Referring to the global takedown of Sony’s PSN servers, which took the entertainment service off the air for a month and compromised 77 million accounts, the researcher said tools were “10 years behind where they need to be” and can’t encapsulate a penetration tester’s knowledge.
For instance, while under the watchful gaze of an FBI agent, Securus Global social engineer “Wayne” won his way to the top of a “capture the flag” competition at hacker gathering Defcon, gathering every bit of information from a global beverage giant. He leveraged an appeal to authority to coerce the helpful contact centre employee who had just completed security induction.
Securus Global managing director Drazen Drazic says, “we had enough information to do whatever we liked combined with a traditional IT attack”, if the intent was malicious. “All other companies gave away varying degrees of confidential information.”
Verizon found that regular workers were targets in 43 percent of cases while front-line staff (tellers, cashiers, waiters) were implicated in a third of intrusions. More worryingly, unwitting senior executives, HR, IT and finance staff – people who ought to know better – aided more than a fifth of intrusions.

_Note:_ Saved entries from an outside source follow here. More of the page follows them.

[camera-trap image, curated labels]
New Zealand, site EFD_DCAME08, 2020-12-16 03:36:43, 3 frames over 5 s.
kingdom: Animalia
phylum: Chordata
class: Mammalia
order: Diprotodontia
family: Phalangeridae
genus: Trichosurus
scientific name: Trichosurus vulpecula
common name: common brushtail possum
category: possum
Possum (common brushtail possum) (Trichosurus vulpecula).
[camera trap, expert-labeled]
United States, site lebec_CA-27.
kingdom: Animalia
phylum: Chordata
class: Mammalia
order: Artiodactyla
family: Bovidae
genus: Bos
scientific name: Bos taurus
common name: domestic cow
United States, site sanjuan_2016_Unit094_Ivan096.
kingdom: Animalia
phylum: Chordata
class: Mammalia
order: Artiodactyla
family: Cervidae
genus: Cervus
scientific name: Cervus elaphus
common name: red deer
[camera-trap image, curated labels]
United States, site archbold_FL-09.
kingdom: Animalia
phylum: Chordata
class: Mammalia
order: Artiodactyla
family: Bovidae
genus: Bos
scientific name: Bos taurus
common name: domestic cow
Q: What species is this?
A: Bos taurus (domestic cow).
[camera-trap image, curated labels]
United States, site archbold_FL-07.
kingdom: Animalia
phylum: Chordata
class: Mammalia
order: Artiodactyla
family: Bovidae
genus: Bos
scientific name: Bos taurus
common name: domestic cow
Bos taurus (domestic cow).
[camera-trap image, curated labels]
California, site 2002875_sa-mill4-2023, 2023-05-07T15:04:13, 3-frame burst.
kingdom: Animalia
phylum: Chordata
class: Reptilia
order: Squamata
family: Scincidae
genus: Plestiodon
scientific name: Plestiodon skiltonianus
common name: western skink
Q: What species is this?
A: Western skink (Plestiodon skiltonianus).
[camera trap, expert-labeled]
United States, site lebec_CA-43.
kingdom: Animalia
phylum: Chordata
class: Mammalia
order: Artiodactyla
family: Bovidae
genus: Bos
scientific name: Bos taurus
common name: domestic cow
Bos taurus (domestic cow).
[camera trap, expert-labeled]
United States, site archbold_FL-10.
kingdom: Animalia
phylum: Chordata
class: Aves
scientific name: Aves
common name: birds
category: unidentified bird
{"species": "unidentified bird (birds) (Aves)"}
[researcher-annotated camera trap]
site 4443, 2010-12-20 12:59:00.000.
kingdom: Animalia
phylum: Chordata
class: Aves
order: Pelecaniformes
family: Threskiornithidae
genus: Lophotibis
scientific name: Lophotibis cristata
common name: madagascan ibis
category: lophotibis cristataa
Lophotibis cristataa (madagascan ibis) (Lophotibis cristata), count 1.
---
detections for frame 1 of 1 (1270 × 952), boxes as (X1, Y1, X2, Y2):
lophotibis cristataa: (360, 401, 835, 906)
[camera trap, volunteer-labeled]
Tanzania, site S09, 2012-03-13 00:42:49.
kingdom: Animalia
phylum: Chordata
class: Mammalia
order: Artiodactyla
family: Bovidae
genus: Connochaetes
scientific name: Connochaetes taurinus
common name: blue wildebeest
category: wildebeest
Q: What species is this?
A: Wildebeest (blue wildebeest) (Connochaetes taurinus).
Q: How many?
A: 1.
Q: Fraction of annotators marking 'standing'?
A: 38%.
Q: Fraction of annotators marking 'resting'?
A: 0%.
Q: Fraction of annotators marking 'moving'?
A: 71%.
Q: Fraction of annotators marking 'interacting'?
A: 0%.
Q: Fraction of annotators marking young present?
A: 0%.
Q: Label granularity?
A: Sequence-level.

1. Email, instant messaging are your customers’ worst enemies
The spearphishing attack on RSA – a Flash object embedded in an Excel file – targeted its SecurID tokens, eventually compromising major US defence contractors and causing the security vendor to lose face. The emails sent to RSA workers, titled “2011 recruitment plan”, were caught by spam folders but a worker fished out the dodgy email.
“The email that came in to RSA was from an organisation that we dealt with,” says RSA adviser Ian Farquhar. “People are the perimeter and people are really hard to upgrade. Someone received the email and opened it unwisely and that allowed the bad guys on to our network. That’s what happens in most cases, that’s the advanced persistent threat.”
RSA was reasonably lucky. It had NetWitness (which parent company EMC subsequently bought) to identify the threat, but not before the attacker wormed its way up the vendor’s information food chain.
Security researchers say most persistent threats are not advanced, although they tend to be diverse against big organisations. Securus Global says an average length of time for an intrusion – its “persistence” – is six months to a year, and the attacker is hammering away daily. Verizon notes 92 percent of intrusions are revealed by outside parties – something for savvy resellers to consider
Once an attacker gains access, they may install command shells (such as ksh or c99) and elevate their privileges – as happened with RSA – to access more resources and build a life raft in the event of exposure.
Trend Micro antispam senior architect Jon Oliver says the Blackhole toolkit is the most favoured by hackers: “It’s the best on market in terms of exploits. As soon as you click on it, you are exploited,” Oliver says.
Staff must be on their guard when dealing with the outside world especially on untrusted connections. That includes talking to overly friendly strangers.
A Securus Global researcher says instant messaging “presents a far greater threat” than email: “It’s the ability of an attacker to directly communicate with a victim”. And organisations should invest in virtual private networks, email encryption and signing to reduce the incidence and severity of such attacks.